--- ページ本文 ---
* * *

「無骨で男くさいロックを聞きたい人におすすめします!」
今回はボブ・シーガー&ザ・シルヴァー・ブレット・バンド「イーヴン・ナウ」「月に吠える」(Album『ザ・ディスタンス』)をご紹介します。
╂ 本日のおすすめ!(Today’s Selection) ╂
■アーティスト名:Bob Seger & the Silver Bullet Band
■アーティスト名カナ:ボブ・シーガー&ザ・シルヴァー・ブレット・バンド
■曲名:Even Now、Shame on the Moon
■曲名邦題:イーヴン・ナウ、月に吠える
■アルバム名:The Distance
■アルバム名邦題:ザ・ディスタンス
■動画リンク:「Even Now」「Shame on the Moon」
╂ 名曲レビューでは四つ星半以上のとびっきりの名曲だけをおすすめしています!╂
ボブ・シーガー&ザ・シルヴァー・ブレット・バンド「イーヴン・ナウ」「月に吠える」(アルバム:ザ・ディスタンス)ディスクレビュー
こんにちは。おとましぐらです。(プロフィールページへ)

* * *

--- データ部分 ---
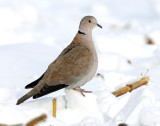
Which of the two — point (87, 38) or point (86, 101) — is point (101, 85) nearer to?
point (87, 38)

* * *

--- 記述問題 1 ---
本文で「■」から始まる行について、コロンの前の項目名をすべて書き出してください。
--- 記述問題 2 ---
本文の「今回はボブ・シーガー&ザ・シ」から「on the Moon」」までを、一字も変えずに書き写してください。

--- 解答 1 ---
アーティスト名、アーティスト名カナ、曲名、曲名邦題、アルバム名、アルバム名邦題、動画リンク

--- 解答 2 ---
今回はボブ・シーガー&ザ・シルヴァー・ブレット・バンド「イーヴン・ナウ」「月に吠える」(Album『ザ・ディスタンス』)をご紹介します。
╂ 本日のおすすめ!(Today’s Selection) ╂
■アーティスト名:Bob Seger & the Silver Bullet Band
■アーティスト名カナ:ボブ・シーガー&ザ・シルヴァー・ブレット・バンド
■曲名:Even Now、Shame on the Moon
■曲名邦題:イーヴン・ナウ、月に吠える
■アルバム名:The Distance
■アルバム名邦題:ザ・ディスタンス
■動画リンク:「Even Now」「Shame on the Moon」